5.4 Nelson-Siegel Fitting

Fits four NS parameters to a bootstrapped zero-rate curve via Levenberg-Marquardt. The Svensson variant (two humps) is also included — it is the model used by the ECB for its official published yield curve.

nelson_siegel.py — NS and SvenssonPython 3.10+

# nelson_siegel.py — Nelson-Siegel (1987) and Svensson (1994) parametrisations
from __future__ import annotations

import numpy as np
from scipy.optimize import least_squares
from typing import NamedTuple


class NSParams(NamedTuple):
    """
    Nelson-Siegel (1987) yield curve parametrisation.

    r(τ) = β₀ + β₁·g₁(τ/λ) + β₂·g₂(τ/λ)

    where:
        g₁(x) = (1 − e^{−x}) / x                  [Level loading]
        g₂(x) = (1 − e^{−x}) / x − e^{−x}         [Curvature loading]

    Factor interpretation:
        β₀ > 0  : Long-run level    (r → β₀ as τ → ∞)
        β₁      : Short/long spread (r(0⁺) − r(∞) = β₁; β₁ < 0 → normal curve)
        β₂      : Hump/trough       (β₂ < 0 → mid-curve trough; β₂ > 0 → hump)
        λ > 0   : Decay speed       (g₂ peaks at τ* = λ·ln 2 ≈ 0.693λ years)

    Limitations:
        - One hump only. Cannot fit curves with two local extrema (use Svensson).
        - β₀ must be positive for positive long-run forward rates.
        - Extrapolation to τ → ∞ collapses to β₀ regardless of market structure.
    """
    beta0:   float
    beta1:   float
    beta2:   float
    lambda_: float


class SvenssonParams(NamedTuple):
    """
    Svensson (1994) extension: adds a second hump factor β₃ with decay λ₂.

    r(τ) = β₀ + β₁·g₁(τ/λ₁) + β₂·g₂(τ/λ₁) + β₃·g₂(τ/λ₂)

    Used by the ECB and most central banks for publishing official yield curves.
    """
    beta0:    float
    beta1:    float
    beta2:    float
    beta3:    float
    lambda1:  float
    lambda2:  float


def _g1(x: np.ndarray) -> np.ndarray:
    return np.where(x < 1e-9, 1.0, (1 - np.exp(-x)) / x)


def _g2(x: np.ndarray) -> np.ndarray:
    ex = np.exp(-np.clip(x, 0, 500))
    return np.where(x < 1e-9, 0.0, (1 - ex) / x - ex)


def ns_zero(tau: np.ndarray | float, p: NSParams) -> np.ndarray:
    """Nelson-Siegel zero-coupon yield. Continuously compounded, annualised."""
    tau = np.asarray(tau, dtype=float)
    x   = tau / p.lambda_
    return p.beta0 + p.beta1 * _g1(x) + p.beta2 * _g2(x)


def ns_forward(tau: np.ndarray | float, p: NSParams) -> np.ndarray:
    """Instantaneous forward rate f(τ) = β₀ + β₁·e^{−τ/λ} + β₂·(τ/λ)·e^{−τ/λ}."""
--*--
* Set problem A:
Answer these questions from the Nelson-Siegel passage:
(i) Which fitting method is used to fit the four NS parameters?
(ii) Which institution uses the Svensson variant for its official published yield curve?
(iii) Under "Limitations", what does extrapolation to τ → ∞ collapse to?
The rows have no connection to the Nelson-Siegel passage.

[Rows from a segmentation dataset]
--*--
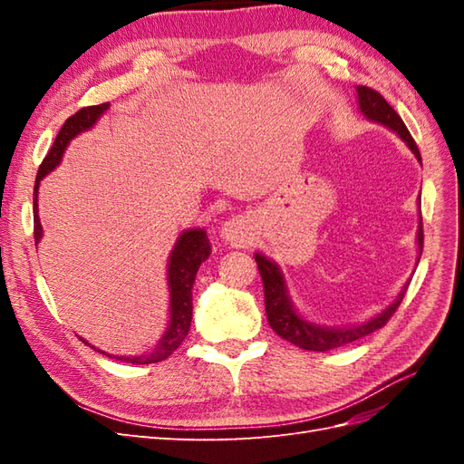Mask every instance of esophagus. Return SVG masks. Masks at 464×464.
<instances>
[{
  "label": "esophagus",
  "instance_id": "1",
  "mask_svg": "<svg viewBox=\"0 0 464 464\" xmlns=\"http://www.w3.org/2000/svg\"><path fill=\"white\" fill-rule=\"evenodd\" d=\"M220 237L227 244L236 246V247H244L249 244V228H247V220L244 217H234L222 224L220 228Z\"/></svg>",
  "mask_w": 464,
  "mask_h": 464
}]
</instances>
--*--
* Set problem B: Please copy every one of the segmentation rows verbatim, leaving the pictures out.

* Worked solution A:
(i) Levenberg-Marquardt
(ii) The ECB
(iii) β₀

* Worked solution B:
Mask every instance of esophagus. Return SVG masks. Masks at 464×464.
<instances>
[{
  "label": "esophagus",
  "instance_id": "1",
  "mask_svg": "<svg viewBox=\"0 0 464 464\" xmlns=\"http://www.w3.org/2000/svg\"><path fill=\"white\" fill-rule=\"evenodd\" d=\"M220 237L227 244L236 246V247H244L249 244V228H247V220L244 217H234L222 224L220 228Z\"/></svg>",
  "mask_w": 464,
  "mask_h": 464
}]
</instances>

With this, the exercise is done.